REALLY slow TDI performance sending TDS packets after compression

Hello,
I started a previous thread concerning compressing the userbuffer in an IRP from the higher driver before passing on to the TCP driver. It was recommended that I instead create and use a substitute mdl. I did that and that worked! Thanks. However, I still have a secondary problem of performance.

On the same machine the performance is great. But if I connect from a remote client then the compressed packets are sent across the LAN extremely slowly. It takes like I’d say 17 to 20 times longer to transmit the same number of packets. It appears that the TCP driver is timing out before sending on every packet I’m guessing. And in actuallity it may be the higher driver that apparently is not sending any further asynchronous TDI_SENDs until the previous one completes. That is probably the real problem. IF the higher driver would send further packets then some TCP buffer would probably max out and get sent. TDIMon shows the 4K buffer sends, but occuring at a very slow rate.

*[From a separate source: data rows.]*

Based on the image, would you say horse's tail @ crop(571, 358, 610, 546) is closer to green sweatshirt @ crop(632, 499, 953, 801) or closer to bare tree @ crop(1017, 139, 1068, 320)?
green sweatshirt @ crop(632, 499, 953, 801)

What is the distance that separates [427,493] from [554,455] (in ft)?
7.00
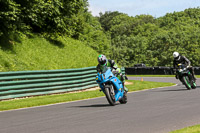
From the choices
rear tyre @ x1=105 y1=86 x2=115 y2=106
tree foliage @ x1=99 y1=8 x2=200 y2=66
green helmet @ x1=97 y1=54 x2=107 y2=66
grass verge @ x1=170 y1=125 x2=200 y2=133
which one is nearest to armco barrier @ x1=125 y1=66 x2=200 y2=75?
tree foliage @ x1=99 y1=8 x2=200 y2=66

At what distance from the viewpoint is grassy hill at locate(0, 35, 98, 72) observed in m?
23.9

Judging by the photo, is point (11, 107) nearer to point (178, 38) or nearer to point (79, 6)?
point (79, 6)

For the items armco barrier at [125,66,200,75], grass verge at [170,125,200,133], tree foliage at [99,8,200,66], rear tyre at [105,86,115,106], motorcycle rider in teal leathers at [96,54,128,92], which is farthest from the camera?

Again, on the local machine it is fast. The higher driver continues to send multiple TDI_SEND ioctls, not waiting on previous ones to complete which is the expected behavior. Jsut remote clientit waits.

The strange part is that if I instead do the compression in the application and make the driver just a pass through then the performance issue goes away and the TCP traffic is fast. I can see in my driver that the packets arrive compressed and look just liek they do when I instead allow my driver to compress and substitute the mdl.

Anyone have any idea as to what would cause this behavior?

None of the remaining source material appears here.